In today’s market, a trader’s problems change as quickly as he or she can solve them, which is why having a rule-based strategy is more important than ever, says Mike Baghdady.
In addition to trying to make correct trading decisions, new issues have arisen that we must attend to such as anonymity to protect our orders from negative selection and executing our orders with the least possible market impact.
We also have to seek liquidity and have an algorithm to help us find that liquidity; and when we do find it, we must then have a quality execution.
We should have a complete understanding of the rules behind our trading systems; we must understand why they are giving us specific signals at all times, and the reasoning behind them.
After all, what good is pulling an exceptional profit from a trade if you don’t understand the series of events that occurred to make it happen, or the ability to repeat the action consistently?
While quantitative analysts and programmers begin with certain assumptions that they believe should work, when they are tested in real life they are quickly felled by variables that the analysts couldn’t have accounted for or anticipated.
A good trader must be able to adjust their strategy to account for these variations and not only believe that the changes they have made to their strategy will stand up against a sudden change in volatility, they must also have the confidence to execute each trade with a high degree of certainty that they are more likely to win than lose.
Practically everyone makes poor assessments of risk and event probabilities under the duress, but fortunately in trading, human emotion represents a tremendous source of opportunity for us to profit from.
The best trading systems can show you a map of such human behaviour by identifying price points on their charts, flagging where traders have realised they have made errors in their judgment and are desperately seeking to act on those realisations and correct them, to limit their losses.
Within all of these price points are opportunities that winning traders know how to profit from because they understand how the errors other traders have made manifest themselves in price action.
They are making money by exploiting the consistently irrational behaviour patterns of other traders acting on their base senses of hope, fear and greed. That is why understanding price behaviour really works and continues to work because it is based on the market movements that result from this systematic and repeated irrationality that is embedded in every trader in the market.

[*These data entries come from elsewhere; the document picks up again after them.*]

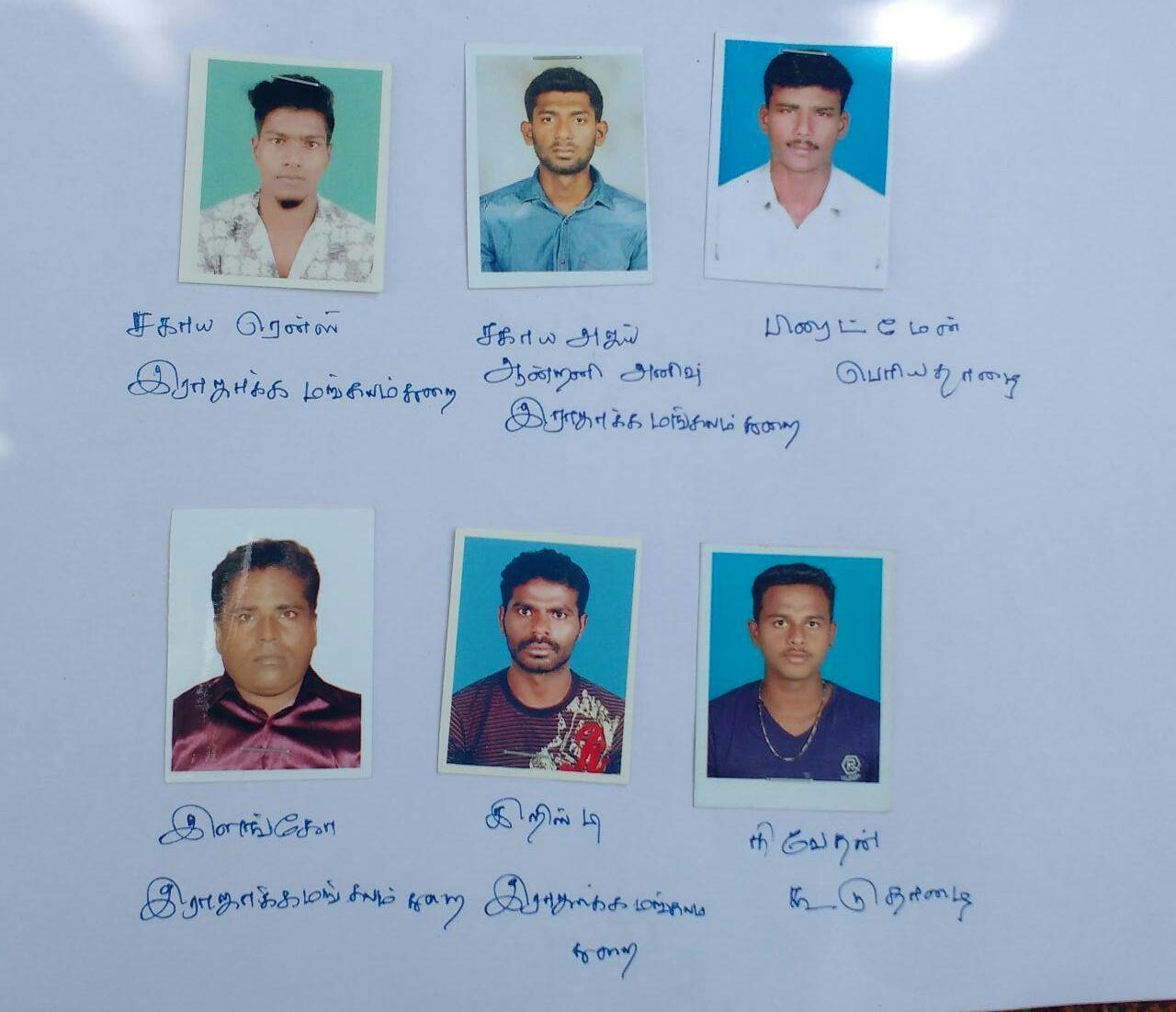 கீஸ் தீவில் சிறைவைக்கப்பட்டுள்ள 6 மீனவர்கள்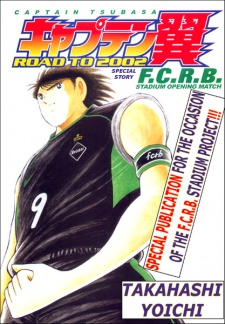 Captain Tsubasa: Road to 2002 - F.C.R.B. Stadium Opening Match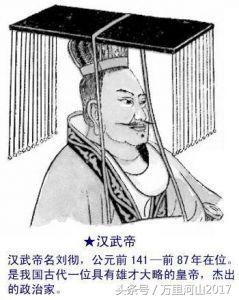 """以下哪个版本的""""汉武帝"""",才是您心目中那位雄才大略的帝王?"""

Strategies based on price behaviour allow a trader to identify points where other traders need to enter or exit trades and to have a good mechanical system that automates the entire process of trading.
Such a system should provide answers to each of the decisions a trader has to make, and because there is a set of rules that specifically defines what should be done in any circumstance, decisions are not left to the judgment of the traders themselves, but to their systems – eliminating to some extent the risk of emotion interfering in an execution.

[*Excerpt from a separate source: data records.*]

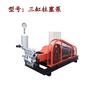 蘇州電動GPB-10變頻柱塞泵廠家直銷,柱塞式注漿泵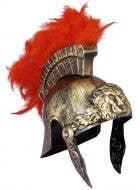 Roman Gladiator Gold Costume Helmet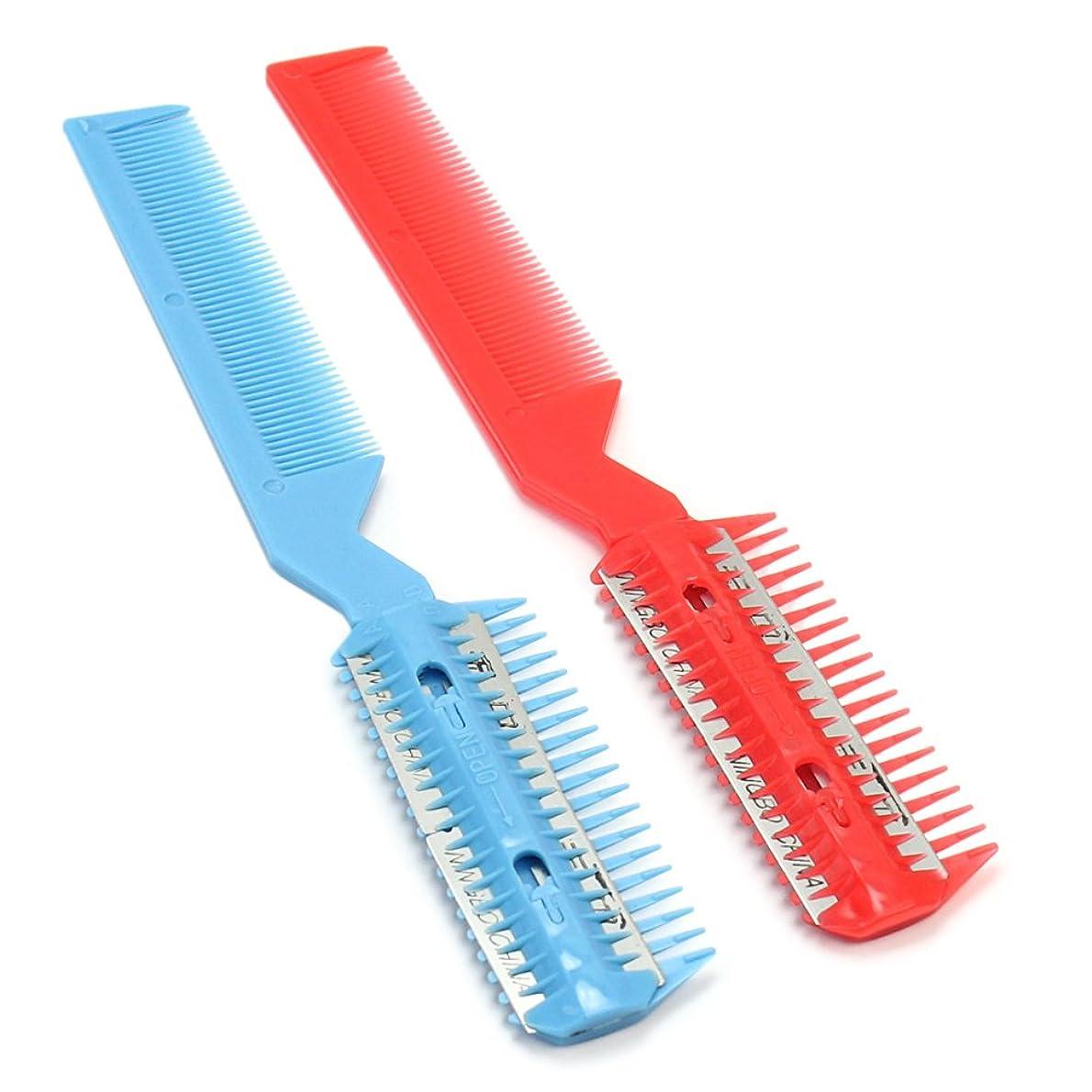 バーベキュー疑問を超えてのりReFaxi 髪用 かみそり 2本セット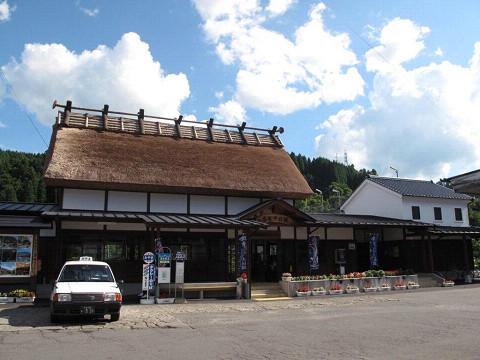 2010.08.03豊後中村駅 駅舎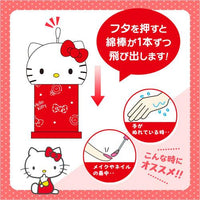 Hello Kitty Cotton Swab with Case
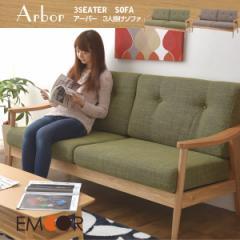 Arbor 3SEATER SOFA アーバー3人掛ソファ ソファー 3人掛け 木製肘 3P sofa 天然木 約幅16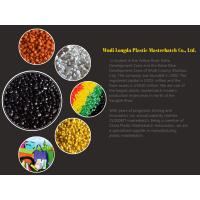 Buy cheap Film Grade Carbon Carbon Black N330/black Pigments/  Polypropylene fdy yarn charming masterbatch from wholesalers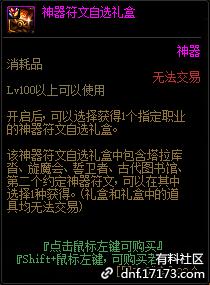 QQ截图20201225023957.png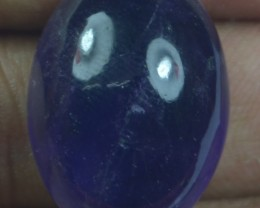 34.50 CT NATURAL UNTREATED AMETHYST CABOCHON X21-87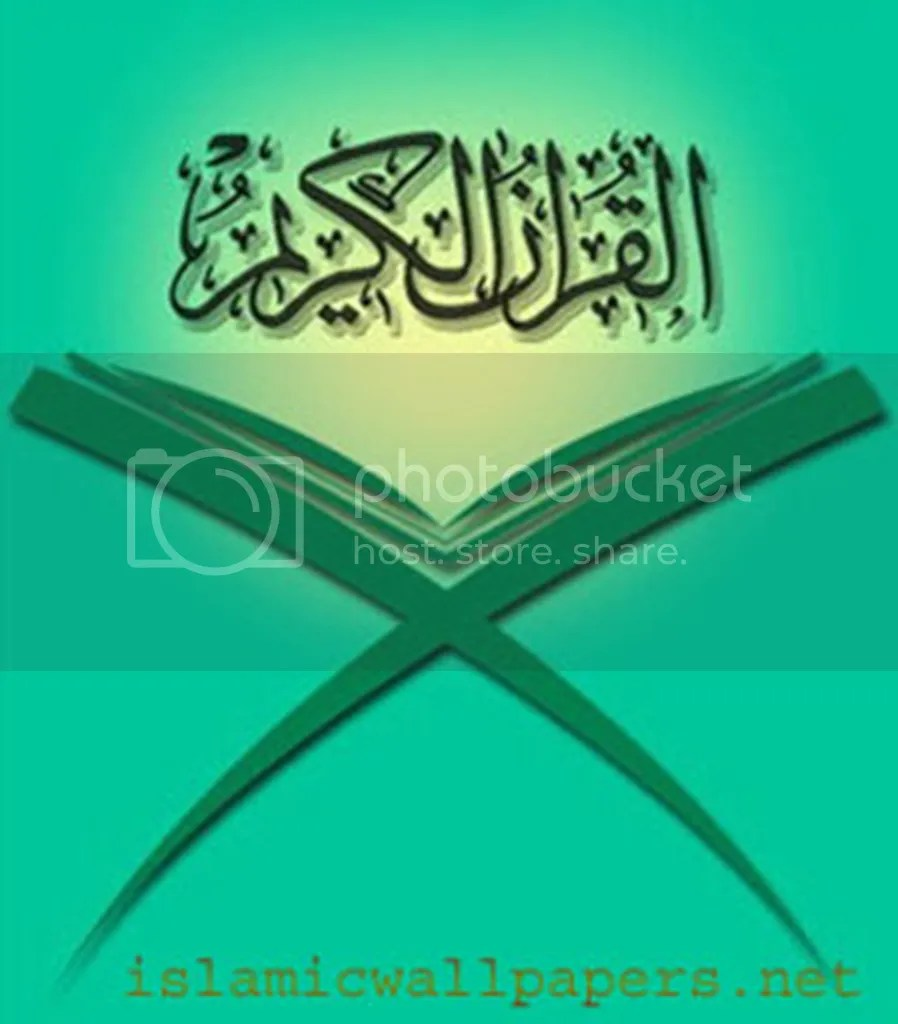 Islamic Wallpapers 1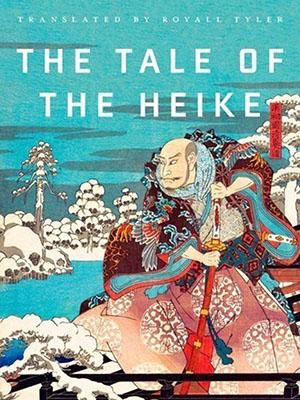 Heike Monogatari - The Heike Story, Truyện Kể Heike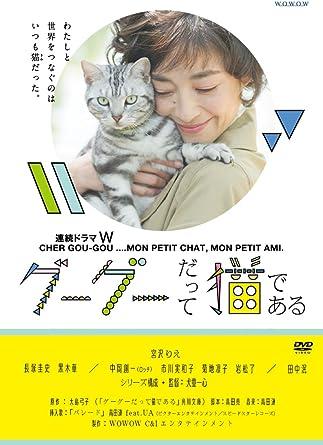 Amazon | 連続ドラマW グーグーだって猫である DVD BOX -TVドラマ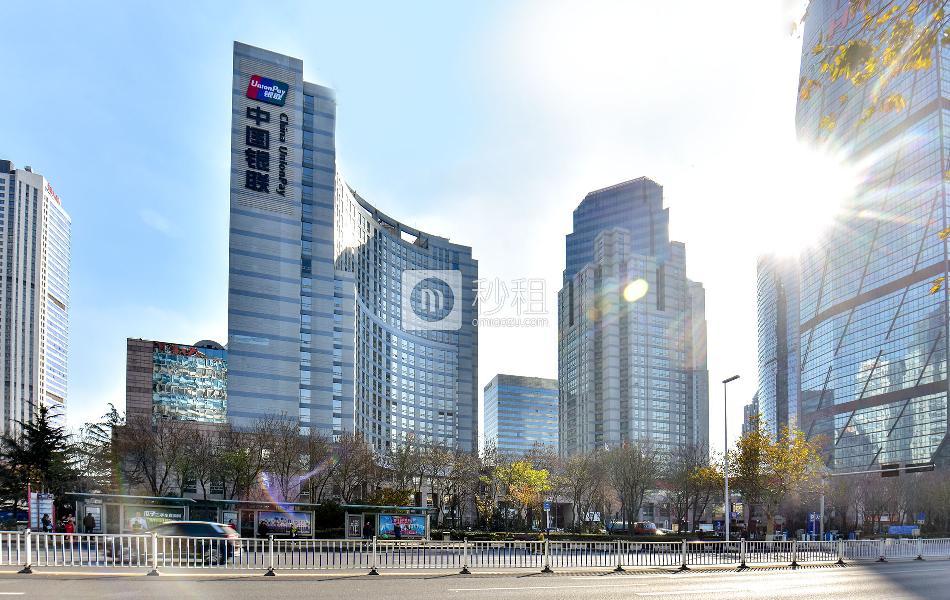 青岛世界贸易中心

A profitable trading system that adheres to the rules and principles of price behaviour contains five basics elements:
- 1) Optimum Entry
- 2) Optimum Exit
- 3) Risk control
- 4) Automatic execution
- 5) Portfolio selection
It becomes much easier for a trader to be consistent in his trading if he sticks to a system he can rely on.

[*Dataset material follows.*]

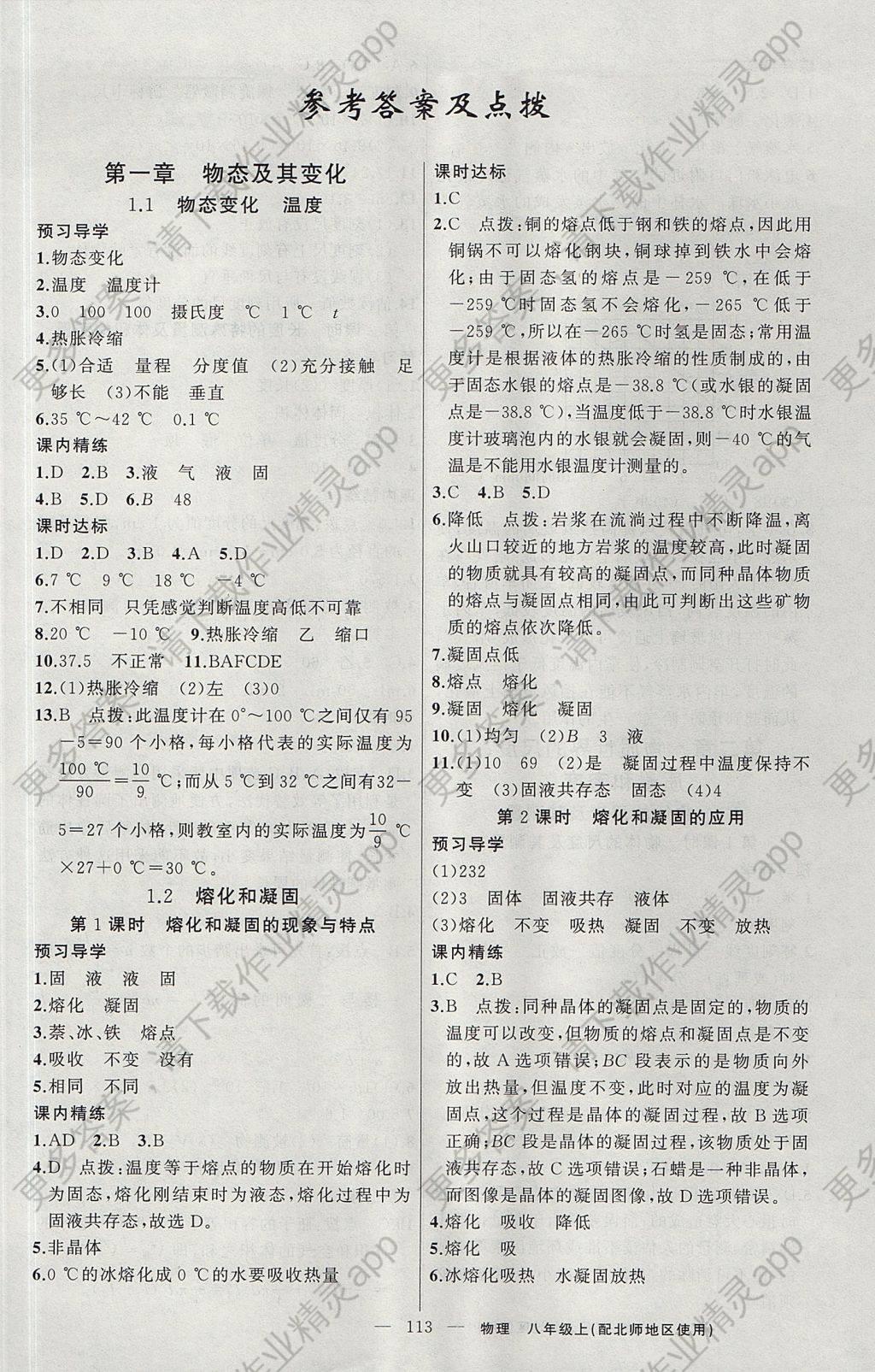 2017年黄冈金牌之路练闯考八年级物理上册北师大版 参考答案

If a trader understands the rules behind his system, he can identify whether the market conditions are optimal under his strategy or whether they have changed sufficiently to keep him out of it.
When new variables come into the market such as volatility due a news event, or the unwinding of large positions to indentify money-making opportunities, his system should tell him that the risks are too high under these conditions, and that he either shouldn't trade or should dramatically cut his size.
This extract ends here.